Montag, 26. April 2010

Doch nicht drüber nachdenken

Es war eine Nacht, die begann wie jede andere in seinem Leben. Wochenende endlich Party, endlich High sein, dass waren die ersten Gedanken, als er nachmittags aufstand. Kurz ins Badezimmer und dann zum Kiosk an der Ecke. Geld zusammen suchen für ein paar Bier, es war nicht viel, was einem dieses Leben gab. Drei Kölsch für mehr reichte es nicht und der Monat war noch lange nicht vorbei, woher Geld bekommen, wenn man keine Arbeit hat?

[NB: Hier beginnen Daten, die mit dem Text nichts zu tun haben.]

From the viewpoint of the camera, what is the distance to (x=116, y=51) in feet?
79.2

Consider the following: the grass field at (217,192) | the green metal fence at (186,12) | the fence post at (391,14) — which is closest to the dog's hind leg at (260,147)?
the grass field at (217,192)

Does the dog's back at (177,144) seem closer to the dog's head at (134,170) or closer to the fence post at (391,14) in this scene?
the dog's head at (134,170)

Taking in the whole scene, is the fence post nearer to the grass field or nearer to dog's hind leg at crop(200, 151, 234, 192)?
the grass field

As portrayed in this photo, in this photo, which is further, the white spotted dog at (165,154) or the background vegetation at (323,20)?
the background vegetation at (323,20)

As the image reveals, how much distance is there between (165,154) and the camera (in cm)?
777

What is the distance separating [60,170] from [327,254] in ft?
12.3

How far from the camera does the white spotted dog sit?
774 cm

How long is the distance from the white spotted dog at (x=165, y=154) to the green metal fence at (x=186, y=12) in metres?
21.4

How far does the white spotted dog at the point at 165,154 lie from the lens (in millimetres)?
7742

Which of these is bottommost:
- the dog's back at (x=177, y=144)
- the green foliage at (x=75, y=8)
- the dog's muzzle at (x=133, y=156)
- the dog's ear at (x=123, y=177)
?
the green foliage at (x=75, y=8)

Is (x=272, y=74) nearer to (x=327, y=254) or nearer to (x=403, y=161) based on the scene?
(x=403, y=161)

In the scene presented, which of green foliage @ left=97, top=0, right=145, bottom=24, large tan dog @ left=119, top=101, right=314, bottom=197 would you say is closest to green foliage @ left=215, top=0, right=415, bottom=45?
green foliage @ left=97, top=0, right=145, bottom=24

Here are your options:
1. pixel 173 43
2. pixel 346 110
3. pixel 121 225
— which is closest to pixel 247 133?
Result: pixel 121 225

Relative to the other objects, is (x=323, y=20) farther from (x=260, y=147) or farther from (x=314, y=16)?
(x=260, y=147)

Aber warum sich mit Fragen beschäftigen, die keine Antwort bergen, Fragen die einem die Tristess des Alltags vor Augen führen, warum nicht trinken und feiern bis es nicht mehr geht? Weitergehen zu den Jungs am Spielplatz, erzählen über Geschichten. Geschichten aus dem Leben, Geschichten aus der Gegend. Trauer zeigt man nicht, Liebe kennt man nicht, Gefühle ein Fremdwort. In seiner Welt, eine Welt die ihn nicht mit Liebe aufnahm. Doch nicht darüber nachdenken und erst nicht reden. Er muss der coolste sein, wenn er sie erzählt, die Geschichte von den Mädchen, mit denen er spielt. Die Geschichte die er so gerne leben würde, und noch mehr diese eine Geschichte, die ihm einen Weg zeigt, einen Weg - egal wohin er führt, nur weg, weg von der Einsamkeit. Doch diesen Teil wird er nie erwähnen, denn es zählt keine Liebe, nur Sex. Er hat sie immer gesucht in seinem Leben, nie gefunden. Jedes Mädchen ist in seinen Augen ein Objekt, Sexfantasie, kein Mensch mit Gefühlen. Wie soll er sie dann lieben? Schon wieder diese Liebe.
Doch nicht drüber nachdenken und erst recht nicht reden. Seine Jungs lauschen seinen Geschichten von Party und Frauen. Seine Geschichten, die scheinen wie aus einer anderen Welt, einer anderen Welt, die weit weg ist von dem was sie sehen. Weg von der Perspektivlosigkeit, die sie kennen, die sie spüren und die ihre Herzen erblinden lässt. Auch sie erzählen von Partys, von Autos, von Frauen. Doch am Ende wissen sie, genau wie er, es ist nur Fantasie. Keiner von ihnen konnte sich auch nur im Traum leisten, wovon sie erzählten. Woher denn auch? Wenn Geld Geschichte schreibt, so ist ihre Geschichte sehr kurz. Sie sahen sich an, Handy Mucke angemacht und ein Bierchen auf. Der Tag sollte doch nur vorbei gehen, vorbei gehen, damit ein neuer vielleicht schönerer Tag beginnt. Einer mit Freude, einer mit Liebe, doch es war nur Fantasie - jeder wusste es. Sie sahen sich an, sie lachten, lachten über die Mädchen die sie verarschten. Sie erzählten weiter von Partys, von Frauen, was blieb ihnen denn sonst?
Der Gedanke an Liebe ? Hier zählt er nicht. Und er sieht sie an - seine Jungs. Sie zeigen die Freude mit ihrem Lachen, doch ihre Augen, sie leuchten nicht mehr. Handy Mucke lauter und das nächste Bier, die Gedanken schweifen weit weg, überallhin bloß nicht dort sein. Überall ist es besser, denn sie reden nicht mehr, nicht mehr über die Schönheit der Liebe. Doch eigentlich ist es nur dieser eine Gedanke, der ihn am Leben hält, der Gedanke an Liebe und Geborgenheit. Doch nicht drüber nachdenken und erst recht nicht sprechen, denn hier zählt sie nicht und woanders wird er nie sein. Geboren um zu leben, doch gelebt hat er nicht. Und so bleibt ihm nur der Gedanke, den er nicht teilen kann, mit niemandem, denn er ist allein. Allein auf dem Spielplatz und allein auf der Welt.